"وشريرة" - Traduction Arabe en Turc

    • ve
        
    • kötü
        
    Ön yargı ve yanlılığı düşündüğümüzde aptalca ve kötü şeyler yapan aptal ve kötü insanları düşünmeye meyilliyiz. TED حين نفكر في التعصب والتحيز، نميل إلى التفكير في أناس أغبياء وأشرار يقومون بأعمال غبية وشريرة.
    İnanılmaz güçlü devletin kudretli ve alçak güçleri bağımsızlık, bireysellik ve fırsat konseptlerine eğilimi kolektifleştiriyor. TED بسبب قوى ذات نفوذ وشريرة للحكومة العاتية جدًا، التي تسحق الميول المشتركة للحرية والفردية والفرصة.
    Alman çocuklarına, kendi güç ve saflıklarından gurur duymaları budala ve şeytanî Yahudileri ise hakir görmeleri öğretildi. Open Subtitles تعلم أطفال المدارس الألمان أن يحتقروا الثقافة اليهودية بأعتبارها ثقافة خاملة وشريرة وأن يفخروا بقوتهم ونقاء سلالتهم
    Sağlık bakanlığı aradı. Haberler çok kötü. Open Subtitles قرار إدارة الأغذية والعقاقير أخبار سيئة وشريرة
    Springfield, "Hareketçiler" adı verilen tuhaf ve kesinlikle kötü bir tarikat tarafından yönetiliyor. Open Subtitles "لقد إجتاجت "سبرينغفيلد" طائفة غريبة وشريرة في الغالب مطلقين على أنفسهم اسم "الأريوسيين"،
    Senin balinaları ve diğer şeyleri kurtarma taraftarı olduğunu biliyorum ama bu adamlar bir avuç vahşi, çok üreyen, hipertiroidli(**), görünmez fareler. Open Subtitles قد واجهتم وعانيتم من الكثير ولكن لابد أن هذه الأشياء شريرة اكثر من اللازم قوارض غريبة وشريرة
    ve o yasak gecede..ne olursa olsun Open Subtitles لتلك الليلة المحرمة. ليلية طويلة جدا وشريرة. مع ذات الشعر البني باتشيبا
    Şımarık ve kötü kalpli olduğunu düşünüyordum ama artık üzgün ve yalnız olduğunu düşünüyorum.
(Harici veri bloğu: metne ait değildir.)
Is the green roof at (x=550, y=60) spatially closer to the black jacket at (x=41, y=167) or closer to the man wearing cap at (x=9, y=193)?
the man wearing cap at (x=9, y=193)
Open Subtitles كنت أظن أنها مدللة وشريرة ولكن الأن أعتقد أنها حزينة ووحيدة
    Bunca güzel şeyi yaratan Tanrı'nın aynı zamanca korkunç ve kötü şeyleri nasıl yarattığını soruyor. Open Subtitles إنها عن، كيف للرب، الذي خلق كل هذه الأشياء الجميلة في العالم أن يخلق أشياء مخيفة وشريرة كذلك
    Ama refahınız ve sıhhatinizle değil, servetinizle ilgilenen bir adam tarafından şiddet dolu, çirkin bir ortamda büyümek, hiç yoktan iyi değildir. Open Subtitles لكن أن يتربى المرء في بيئة عنيفة وشريرة على يد رجل يهتم بثروة المرء أكثر مما يهتم براحته وسعادته ليست أفضل من لا شيء.
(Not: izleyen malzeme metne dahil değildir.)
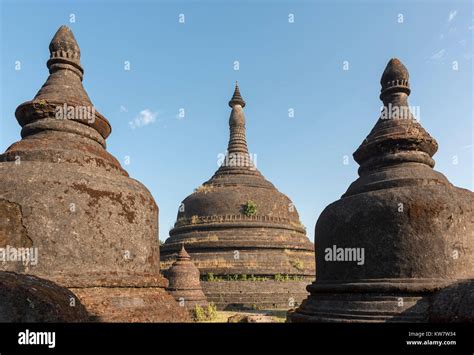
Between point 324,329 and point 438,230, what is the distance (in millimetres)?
2867

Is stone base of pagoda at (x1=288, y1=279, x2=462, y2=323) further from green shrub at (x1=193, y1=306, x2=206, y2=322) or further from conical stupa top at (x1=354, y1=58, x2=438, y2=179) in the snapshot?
green shrub at (x1=193, y1=306, x2=206, y2=322)

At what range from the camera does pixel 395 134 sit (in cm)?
665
    Konu ailemi korumaya gelince gaddar, hissiz ve yırtıcı oluyorum. Open Subtitles إنّي قاسية وعديمة الرحمة وشريرة حين يتعلق الأمر بالذود عن أسرتي.
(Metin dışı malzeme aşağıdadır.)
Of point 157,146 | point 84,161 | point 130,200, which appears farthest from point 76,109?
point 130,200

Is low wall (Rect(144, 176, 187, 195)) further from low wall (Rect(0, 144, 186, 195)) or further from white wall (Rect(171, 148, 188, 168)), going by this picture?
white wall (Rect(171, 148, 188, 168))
    (Gülme sesleri) Ekonomik elitin kudretli ve alçak güçleri dünyanın varlıklarını ellerine geçirdi. TED (ضحك) بسبب قوى ذات نفوذ وشريرة للنخبة الاقتصادية، التي استولت على ثروة العالم.
    Sen salak, şeytani bir sadistsin ve seni öldürmek istiyorum. Open Subtitles أنت غبيه وشريرة سادية أريد أن أقتلك
    Bağışla beni. kötü ve acımazsız davrandım. Open Subtitles . سامحنى . لقد كنت قاسية وشريرة
    Kızımız suratsız, inatçı ve günahkar. Open Subtitles إنها حاقدة وعنيدة وشريرة
    Çok kötü ve şeytani şeyler gelecek. Open Subtitles أمور سيئة وشريرة جداً!